TRAMA
In un manicomio isolato vivono per tutto l’anno cinquanta uomini, che trascorrono i loro giorni rinchiusi in un piano dell’edificio. Gli uomini hanno rari contatti con il mondo esterno, perfino con l’équipe medica. Ciascuno di essi è stato internato per motivi diversi: hanno problemi psichiatrici, hanno ucciso qualcuno, oppure hanno fatto irritare qualche funzionario locale. Una volta ricoverati, gli uomini condividono la stessa vuota quotidianità. Camminano lungo lo stesso corridoio chiuso con sbarre di ferro e cercano il calore umano tra i loro compagni di sofferenza.
RECENSIONI
Contemplazione, pedinamento ossessivo e "folle" delle vite sospese di un ospedale psichiatrico. Più prigionieri, ognuno con un'identità nominale e una storia. Il silenzio, i suoni disarticolati attestanti le "cause" della reclusione s'impongono inizialmente. E ridestano gli spiriti che amano adagiarsi su una rassicurante normalità. Poi la parola prende senso ed enuncia gli "effetti". Gli internati proferiscono frasi significative, troppo significative: "non eravamo pazzi prima di entrare qui dentro".

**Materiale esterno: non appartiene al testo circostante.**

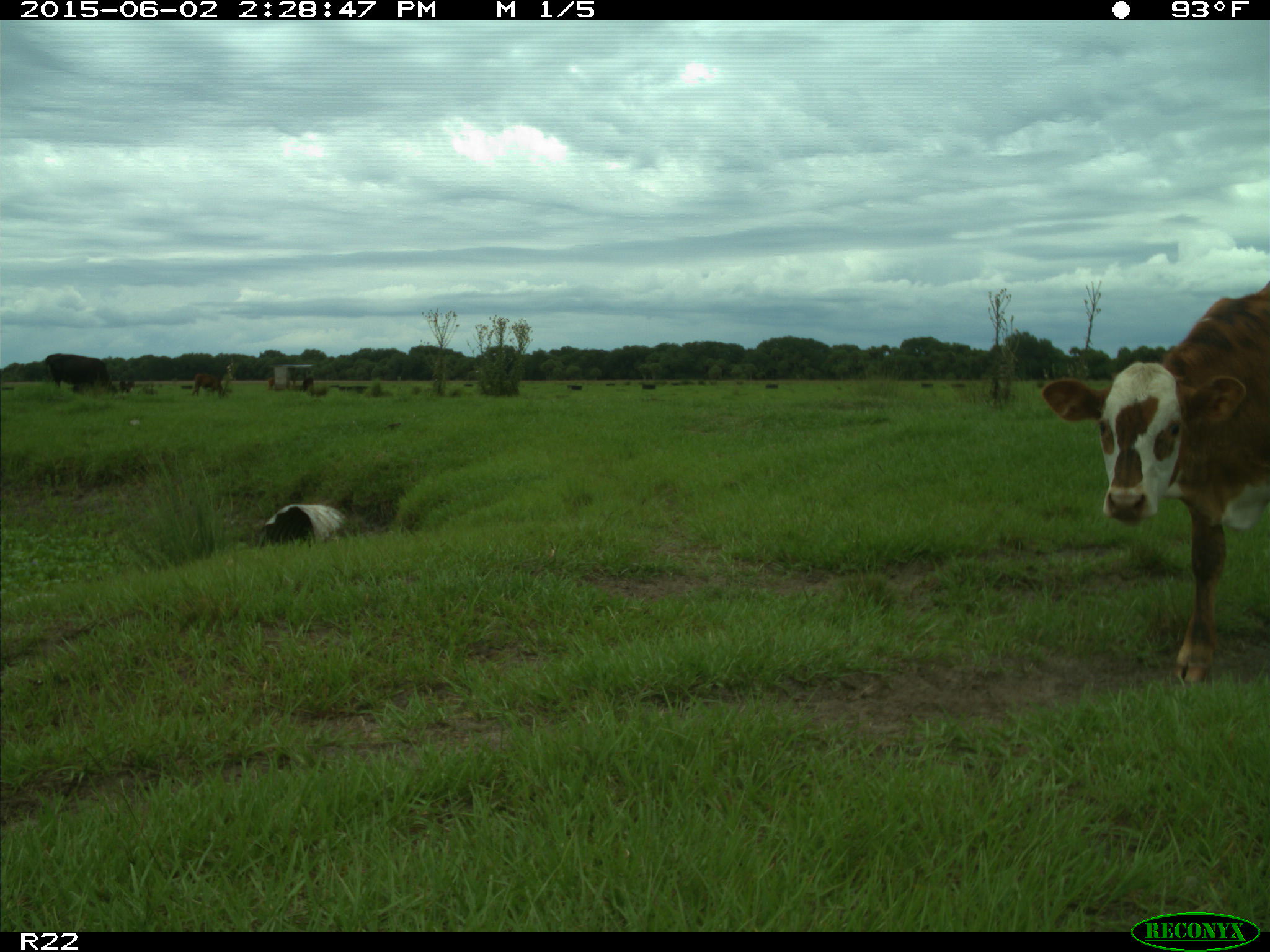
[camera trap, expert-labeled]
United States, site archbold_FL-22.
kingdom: Animalia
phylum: Chordata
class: Mammalia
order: Artiodactyla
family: Bovidae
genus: Bos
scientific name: Bos taurus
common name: domestic cow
Bos taurus (domestic cow).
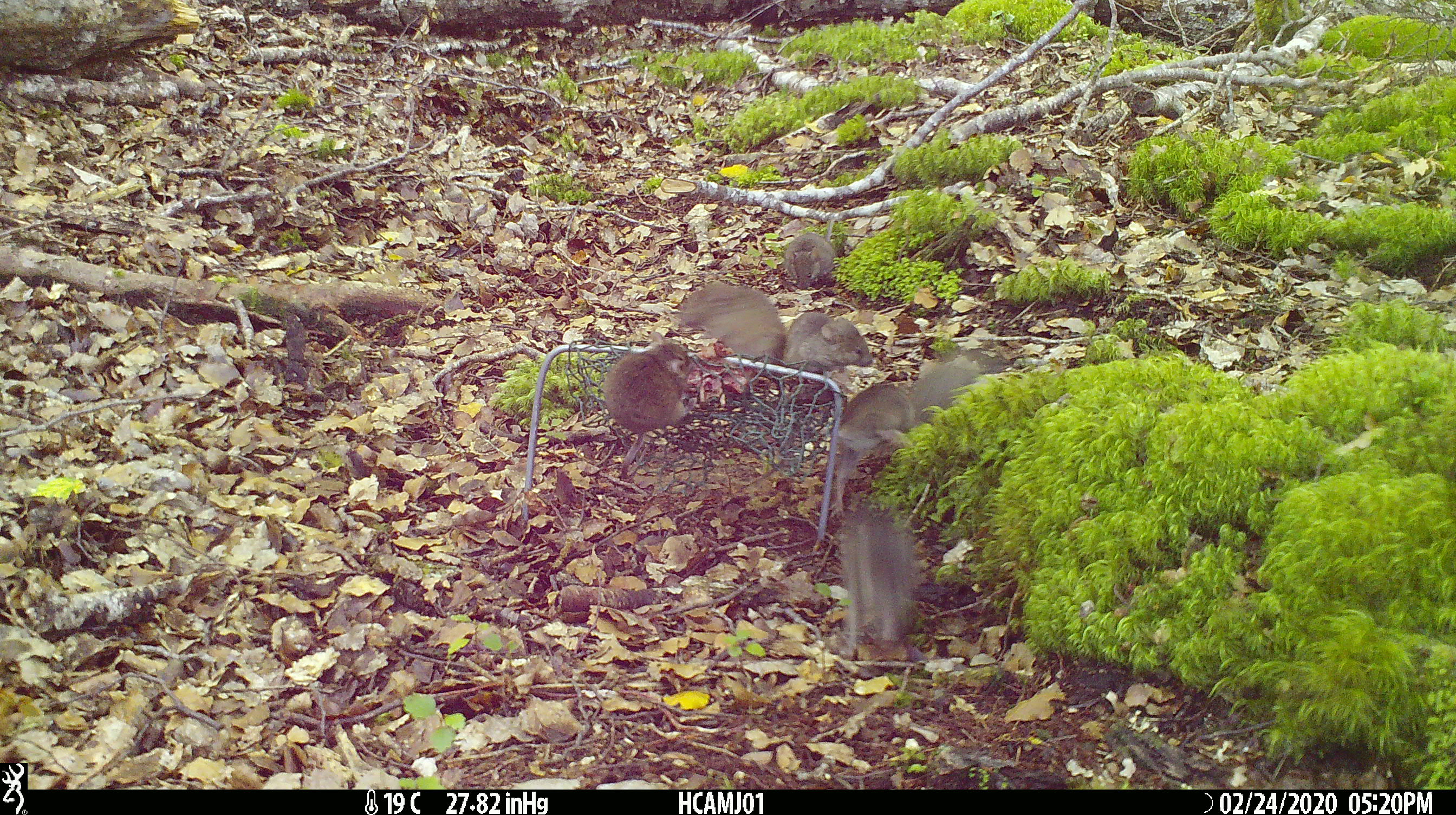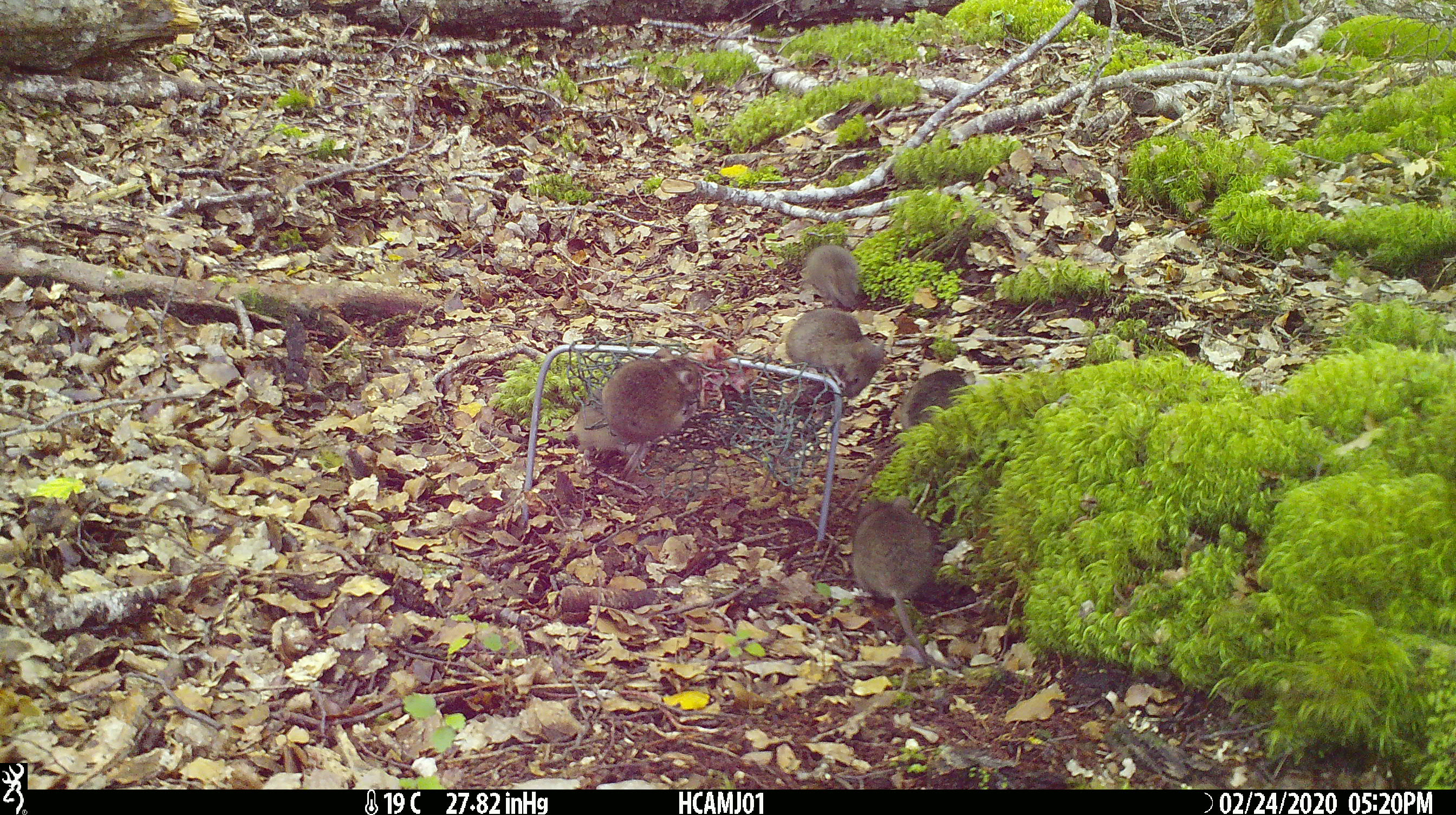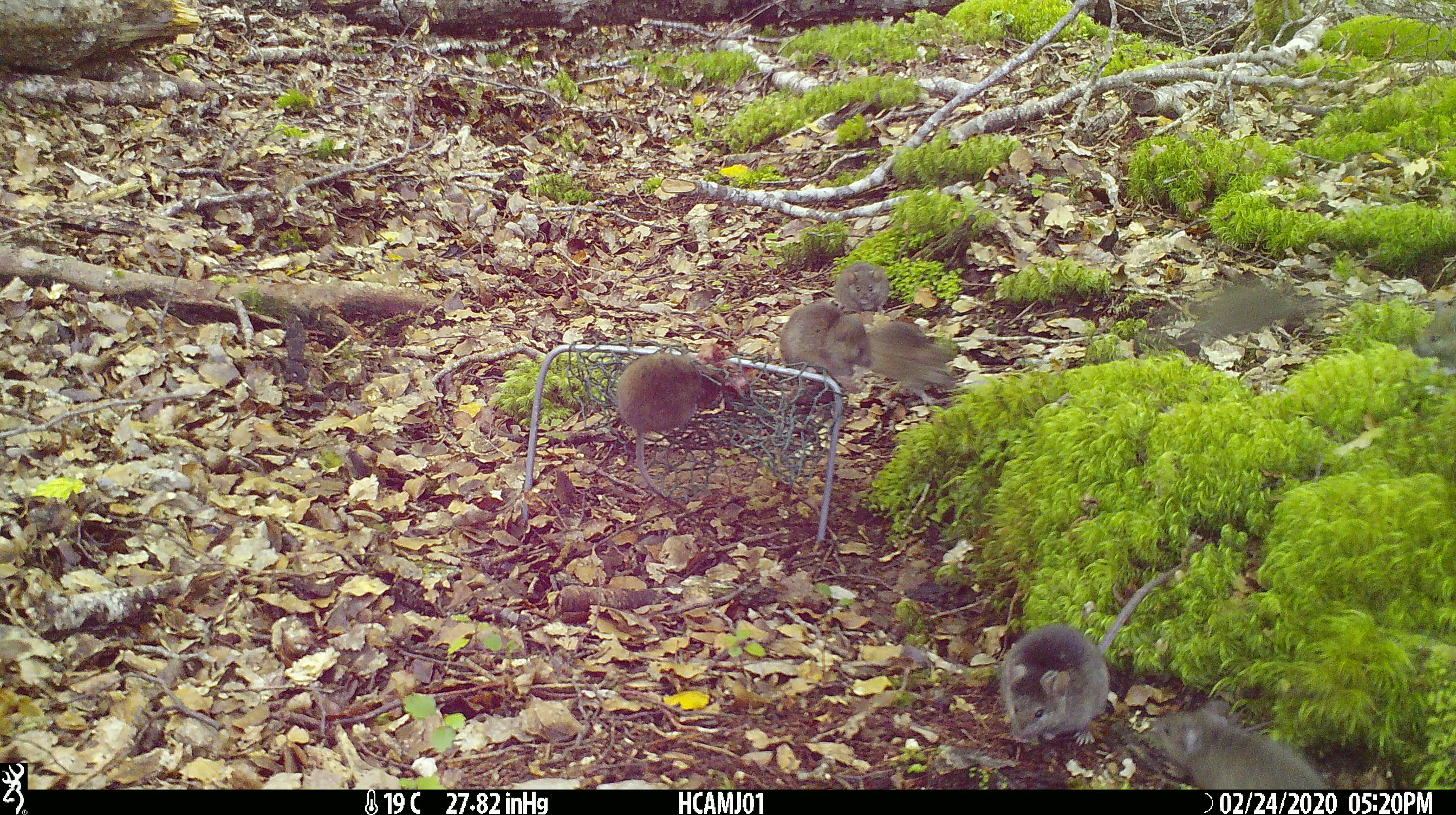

Da documento agghiacciante, il capolavoro di Wang Bing diviene così lo specchio di un'umanità che ha il solo torto di essere troppo umana, armatasi della sola consapevolezza che la vera follia è nello sguardo e nei gesti di chi giudica e reclude. Bing ha il coraggio di non fermarsi di fronte a niente, estendendo il campo del "visibile" per meglio ridefinire il confine tra ragione e follia. Il voyeurismo è altrove, solo negli spiriti incapaci d'intendere un coro di voci disperate e disperanti che attendevano soltanto di essere ascoltate e capite. Il miglior film di Venezia 70, ovviamente Fuori Concorso.